Corto Maltese en Sibérie (1974)

Scénario et dessins d’Hugo Pratt
(collaboration graphique de Guido Fuga pour les trains, les avions, les ponts)

Histoire unique composée de 99 planches publiée 
dans la revue “Linus” à partir du n° 1 de janvier 1974. Morcelée sur plusieurs numéros de cette même revue, elle s’achève dans le n° 7 de juillet 1977.

C’est avec cette aventure que Pratt inaugure une nouvelle façon de raconter les histoires de Corto Maltese: histoires à large spectre qui lui permettent de mieux approfondir les thèmes et les caractères des personnages, très nombreux dans cette série où il faut remarquer le retour de Raspoutine. La cour qui donne son nom au titre de la version italienne de l' histoire, à savoir Corte Sconta detta arcana, (où le mot «sconta» signifie cachée) est un souvenir de jeunesse de Pratt d’un lieu dit d’une Venise qui fut et qui sert de prologue à des évènements permettant ainsile transfer rapide de l'action à Hong Kong où Corto, appuyé contre la balustrade du petit balcon de sa maison d’Orient, pense et invoque une “Elle” (Pandora?) qui est là, dans cette ville, mais où? Ce sont les Lanternes Rouges qui lui feront oublier ses angoisses cachées, car cette société secrète chinoise formée de femmes, le charge de rechercher un train blindé plein d’or qui a appartenu au Tsar Nicolas II. Les décors de l’aventure passent ainsi de la Chine aux régions de la Mandchourie, Mongolie, Sibérie entre 1919 et 1920. Outre Corto Maltese, nombreux sont ceux qui sont sur les traces de ce train: des armées régulières et irrégulières, des révolutionnaires et contre-révolutionnaires, parmi lesquels des personnages historiques comme le baron Roman von Ungern-Sternberg, général russe qui commande la division de cavalerie asiatique et qui propose à Corto de se battre à ses côtés pour conquérir toute la Mongolie, ce que ce dernier refusera.

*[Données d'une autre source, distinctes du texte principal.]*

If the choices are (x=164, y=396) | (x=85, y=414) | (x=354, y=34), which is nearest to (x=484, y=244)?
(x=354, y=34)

Dans cette histoire émergent deux personnalités féminines de grande envergure: la froide et glaciale duchesse Marina Seminova (représentante d’une aristocratie désormais vouée à disparaître) et Shangai-Lil (guerrière sans scrupules adepte des Lanternes Rouges qui sauve la vie à Corto). Celui-ci, qui n’est pas resté indifférent à son charme, va la chercher, à la fin de l’histoire, dans son village où elle est retournée. Il découvre alors qu’elle est mariée à Ling, un agronome local. Note: Parmi les nombreuses publications sorties postérieurement à “Linus”, il faut rappeler l’édition cartonnée de luxe oblong publiée par Milano Libri en décembre 1977. Il s’agit d’une édition tirée à seulement 5 000 exemplaires numérotés, très prisée des collectionneurs notamment parce que c’est le premier livre à avoir présenté l’aventure dans son intégralité.